Somebody big as a beginning
Gave me trouble
I was too young to carry, so I ran
Off with a man who claimed
Not to care. Each year,
Come trouble’s birthday,
I think of every gift people get
They don’t use. Oh, and I
Pray. Lord, let even me
And what the saints say is sin within
My blood, which certainly shall see
Death—see to it I mean—
Let that sting
Last and be transfigured.
Apocrypha
The beginning and ending of “Langston’s Blues” are from the conclusion of Terrance Hayes’s poem “A Small Novel.”

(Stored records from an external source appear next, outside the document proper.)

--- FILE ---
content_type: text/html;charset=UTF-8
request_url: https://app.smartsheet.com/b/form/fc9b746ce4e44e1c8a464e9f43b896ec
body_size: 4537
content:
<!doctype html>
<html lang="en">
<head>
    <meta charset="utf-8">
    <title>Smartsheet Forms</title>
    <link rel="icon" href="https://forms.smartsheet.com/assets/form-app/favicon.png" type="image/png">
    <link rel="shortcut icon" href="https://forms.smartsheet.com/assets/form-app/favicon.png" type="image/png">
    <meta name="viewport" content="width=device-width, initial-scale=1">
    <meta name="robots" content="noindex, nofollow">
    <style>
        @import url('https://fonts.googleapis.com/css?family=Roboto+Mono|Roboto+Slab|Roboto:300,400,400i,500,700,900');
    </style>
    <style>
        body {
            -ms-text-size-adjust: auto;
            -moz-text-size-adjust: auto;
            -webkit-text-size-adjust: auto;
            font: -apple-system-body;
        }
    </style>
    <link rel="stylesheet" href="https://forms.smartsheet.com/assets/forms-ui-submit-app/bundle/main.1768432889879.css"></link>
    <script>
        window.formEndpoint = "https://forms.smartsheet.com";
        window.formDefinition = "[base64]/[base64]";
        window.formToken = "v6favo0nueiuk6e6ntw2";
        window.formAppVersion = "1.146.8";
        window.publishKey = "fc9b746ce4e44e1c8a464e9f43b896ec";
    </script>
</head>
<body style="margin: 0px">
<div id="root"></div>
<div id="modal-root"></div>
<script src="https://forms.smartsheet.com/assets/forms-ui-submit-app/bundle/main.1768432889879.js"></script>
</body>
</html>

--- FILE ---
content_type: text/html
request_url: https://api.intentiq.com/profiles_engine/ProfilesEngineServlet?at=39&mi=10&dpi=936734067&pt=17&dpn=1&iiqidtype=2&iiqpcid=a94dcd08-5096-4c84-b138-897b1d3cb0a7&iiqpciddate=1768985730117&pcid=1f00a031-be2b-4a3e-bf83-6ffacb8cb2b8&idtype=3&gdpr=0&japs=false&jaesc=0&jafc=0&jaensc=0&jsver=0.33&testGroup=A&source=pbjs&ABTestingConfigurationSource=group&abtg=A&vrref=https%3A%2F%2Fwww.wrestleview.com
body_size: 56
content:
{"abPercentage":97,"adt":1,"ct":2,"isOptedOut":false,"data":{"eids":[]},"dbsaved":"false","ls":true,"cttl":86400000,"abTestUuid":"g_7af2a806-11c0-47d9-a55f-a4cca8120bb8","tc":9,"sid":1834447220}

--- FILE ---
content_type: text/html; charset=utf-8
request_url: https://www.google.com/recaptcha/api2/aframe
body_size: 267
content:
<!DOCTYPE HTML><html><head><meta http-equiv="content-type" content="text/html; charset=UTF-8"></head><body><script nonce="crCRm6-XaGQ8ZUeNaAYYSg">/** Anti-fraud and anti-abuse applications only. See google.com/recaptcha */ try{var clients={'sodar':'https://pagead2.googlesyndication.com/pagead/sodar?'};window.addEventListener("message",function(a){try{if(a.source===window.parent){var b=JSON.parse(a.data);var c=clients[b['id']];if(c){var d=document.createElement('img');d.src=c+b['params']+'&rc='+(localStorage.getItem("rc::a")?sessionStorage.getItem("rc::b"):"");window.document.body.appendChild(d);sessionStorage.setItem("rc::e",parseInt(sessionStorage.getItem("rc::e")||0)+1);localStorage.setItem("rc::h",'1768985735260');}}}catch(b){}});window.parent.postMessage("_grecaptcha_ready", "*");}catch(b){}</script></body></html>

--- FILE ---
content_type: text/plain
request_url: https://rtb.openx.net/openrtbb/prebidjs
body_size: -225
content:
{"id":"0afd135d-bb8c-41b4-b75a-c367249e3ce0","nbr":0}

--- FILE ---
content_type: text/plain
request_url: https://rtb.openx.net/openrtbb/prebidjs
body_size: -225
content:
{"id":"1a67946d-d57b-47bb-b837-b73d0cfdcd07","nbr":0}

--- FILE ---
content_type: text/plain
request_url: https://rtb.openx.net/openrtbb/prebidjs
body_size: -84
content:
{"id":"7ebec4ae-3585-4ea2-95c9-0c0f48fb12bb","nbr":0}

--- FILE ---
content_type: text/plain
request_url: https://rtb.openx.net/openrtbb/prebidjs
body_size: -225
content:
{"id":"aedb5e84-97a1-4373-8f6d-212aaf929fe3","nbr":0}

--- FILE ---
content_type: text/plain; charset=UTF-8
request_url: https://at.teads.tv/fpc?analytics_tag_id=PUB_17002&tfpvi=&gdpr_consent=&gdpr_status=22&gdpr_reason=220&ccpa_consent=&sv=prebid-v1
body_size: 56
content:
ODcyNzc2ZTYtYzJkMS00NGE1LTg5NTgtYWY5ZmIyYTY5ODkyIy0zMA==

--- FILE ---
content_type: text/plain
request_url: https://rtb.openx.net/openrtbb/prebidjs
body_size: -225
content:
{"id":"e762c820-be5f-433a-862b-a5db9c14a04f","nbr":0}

“Always be closing”—in “Another Elegy” (This is what our dying…)—was a favorite piece of advice Liam Rector gave to his poetry students. The line was made popular by a monologue in the film version of David Mamet’s Glengarry Glenn Ross.
Cedar Grove, in the poem titled “Angel,” is a neighborhood in Shreveport, Louisiana, bordered by Hollywood Avenue, 85th Street, Line Avenue (mentioned in “Motherland”), and Mansfield Road.
“Receiving Line” is set in California, November 4, 2008, when citizens directed the state’s 55 electoral votes to Barack Obama, who became the first African American U.S. President. They also voted that day to pass Proposition 8, which eliminated the right of same-sex couples to marry.